Gastrointestinal stromal tumor mesenchymal neoplasms: the offspring that choose the wrong path

Abstract

Gastrointestinal stromal tumors (GISTs) are relatively rare neoplasms of the gastrointestinal tract originating from the pluripotential mesenchymal stem cells, which differentiate into interstitial Cajal cells. They are usually located in the upper gastrointestinal track. These tumors are typically defined by the expression of c-KIT (CD117) and CD34 proteins in the tumor cells. A small percentage of these tumors is negative for c-KIT. The neoplasms are positive for platelet-derived growth factor α (PDGFα) mutations. In addition to PDGFRα mutations, wild-type c-KIT mutations can also be present. The therapeutic approach to locally developed gastrointestinal stromal tumors is surgical resection, either with open or laparoscopic surgery. In case of systemic disease, molecular pharmacologic agents such as imatinib and sunitinib are used for treatment. These agents block the signaling pathways of neoplastic-cell tyrosine kinases, interfering in their proliferation and causing apoptosis.

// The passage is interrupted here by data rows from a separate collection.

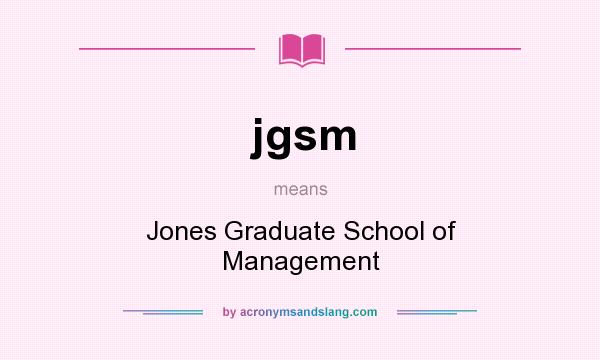 What does jgsm mean? It stands for Jones Graduate School of Management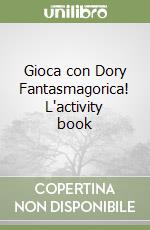 Gioca con Dory Fantasmagorica! L'activity book libro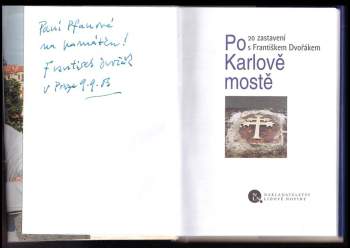 František Dvořák: Po Karlově mostě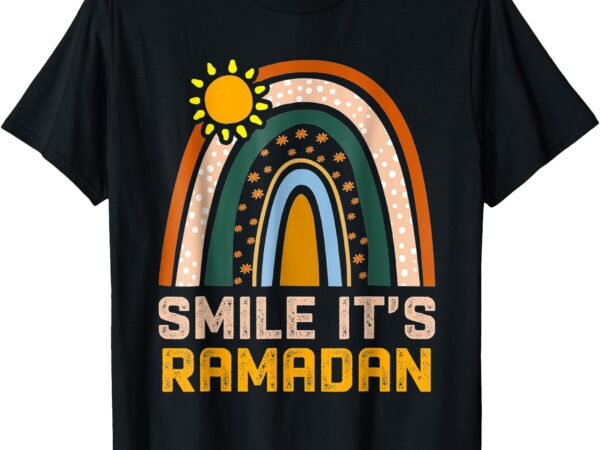 Smile its ramadan – muslim eid mubarak islamic ramadan t-shirt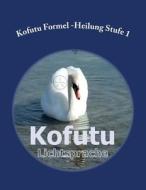 Kofutu Formel Heilung: Stufe 1 di Energy-Teaching Ch Kofutu Europa edito da Rubinenergie-Verlag Gmbh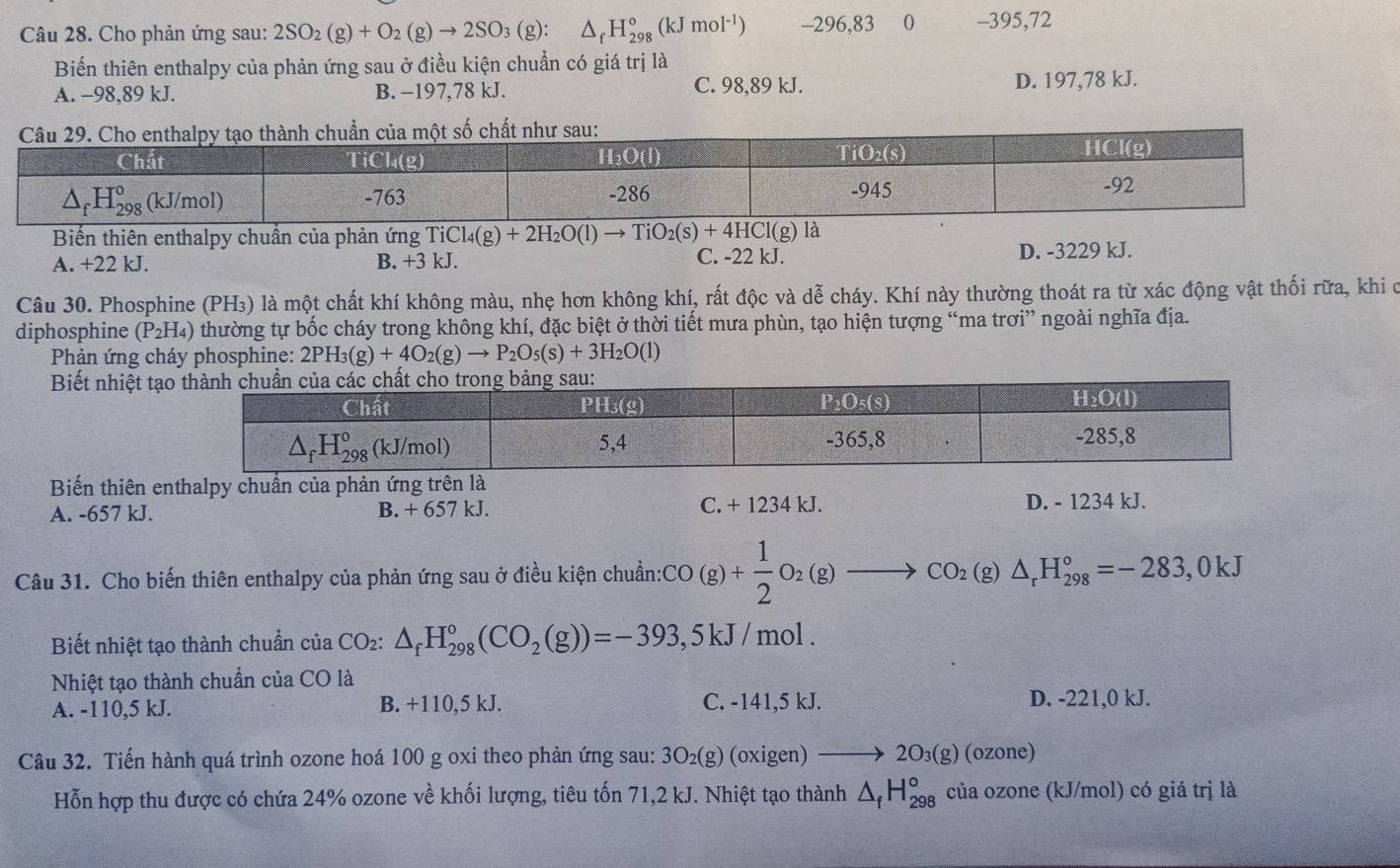 Cho phản ứng sau: 2SO_2(g)+O_2(g)to 2SO_3(g):△ _fH_(298)°(kJmol^(-1)) -296,83 0 -395,72
Biến thiên enthalpy của phản ứng sau ở điều kiện chuẩn có giá trị là
A. −98,89 kJ. B. −197,78 kJ. C. 98,89 kJ. D. 197,78 kJ.
Biến thiên enthalpy chuần của phản ứng TiCl_4(g)+2H_2O(l)to TiO_2(s)+4HCl(g) là
A. +22 kJ. B. +3 kJ. C. -22 kJ. D. -3229 kJ.
Câu 30. Phosphine (PH₃) là một chất khí không màu, nhẹ hơn không khí, rất độc và dễ cháy. Khí này thường thoát ra từ xác động vật thối rữa, khi ở
diphosphine (P_2H_4) thường tự bốc cháy trong không khí, đặc biệt ở thời tiết mưa phùn, tạo hiện tượng “ma trơi” ngoài nghĩa địa.
* Phản ứng cháy phosphine: 2PH_3(g)+4O_2(g)to P_2O_5(s)+3H_2O(l)
Biết nhiệt t
Biến thiên enthalpy chuẩn của phản ứng trên là
A. -657 kJ. B. + 657 kJ. C. + 1234 kJ. D. - 1234 kJ.
Câu 31. Cho biến thiên enthalpy của phản ứng sau ở điều kiện chuẩn: cCO(g)+ 1/2 O_2(g)to CO_2(g)△ _rH_(298)°=-283,0kJ
Biết nhiệt tạo thành chuẩn của ( CO_2:△ _fH_(298)°(CO_2(g))=-393,5kJ/mol.
Nhiệt tạo thành chuẩn của CO là
A. -110,5 kJ. B. +110,5 kJ. C. -141,5 kJ. D. -221,0 kJ.
Câu 32. Tiến hành quá trình ozone hoá 100 g oxi theo phản ứng sau: 3 3O_2(g) (oxigen) 2 O_3(g) (ozone)
Hỗn hợp thu được có chứa 24% ozone về khối lượng, tiêu tốn 71,2 kJ. Nhiệt tạo thành △ _fH_(298)° của ozone (kJ/mol) có giá trị là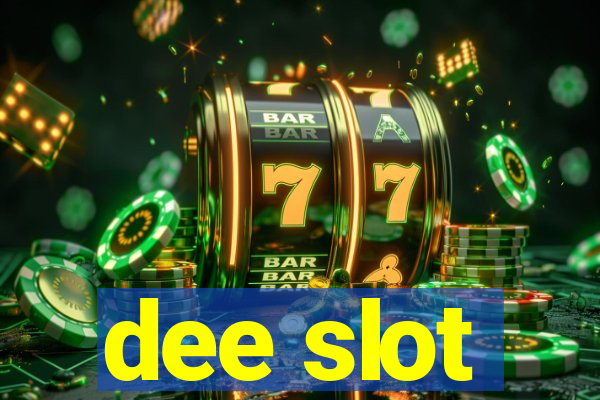 dee slot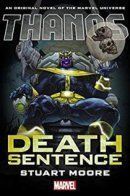 Thanos: Death Sentence Prose Novel / Танос: Смертный приговор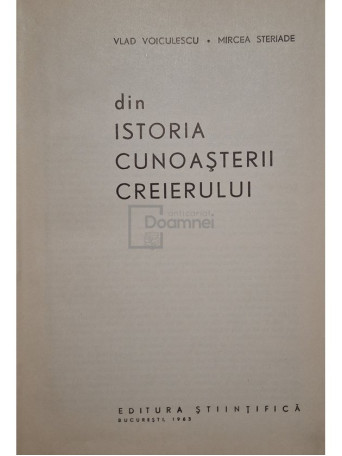 Vasile Voiculescu - Din istoria cunoasterii creierului - 1963 - Cartonata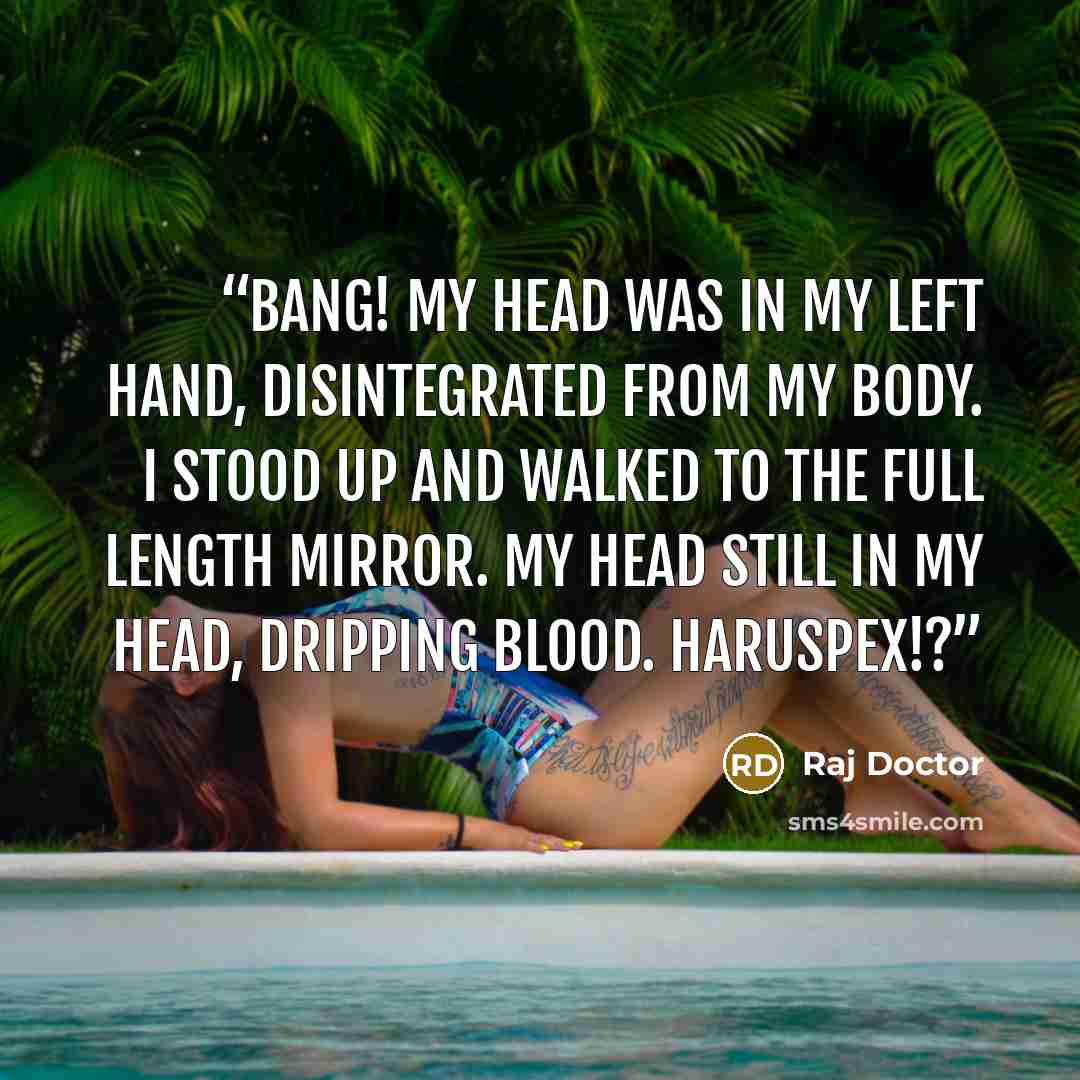“BANG! My head was in my left hand, disintegrated from my body. I stood up and walked to the full length mirror. My head still in my head, dripping blood. Haruspex!?” quote by Raj Doctor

Keywords: GIST; PDGFRα; cancer pathways; interstitial cells of Cajal; mesenchymal stem cells.

Figure 1

Targeted therapy pathways. Notes: Protein kinase B (AKT) is a serine/threonine-specific protein kinase that affects glucose metabolism, apoptosis, cell proliferation, transcription and cell migration. Together, RAS, c-RAF, MEK 1/2, RAS, and ERK 1/2 comprise the MAPK–ERK pathway, which is a chain of proteins in the cell that communicates a signal from a receptor on the surface of the cell to the DNA in the nucleus of the cell; it is also known as the “Ras–Raf–MEK–ERK pathway.” Janus kinase (JAK) is a family of intracellular, non-receptor tyrosine kinases that transduce cytokine-mediated signals via the JAK–STAT pathway. Phosphoinositide 3-kinase (PI3K) is an important signaling pathway for growth control, metabolism, and translation initiation. The active sites of tyrosine kinases each have a binding site for adenosine triphosphate (ATP). Abbreviations: ERK, extracellular signal-regulated kinases; MAPK, mitogen-activated protein kinases; MTOR, mammalian target of rapamycin; STAT, signal transducer and activator of transcription.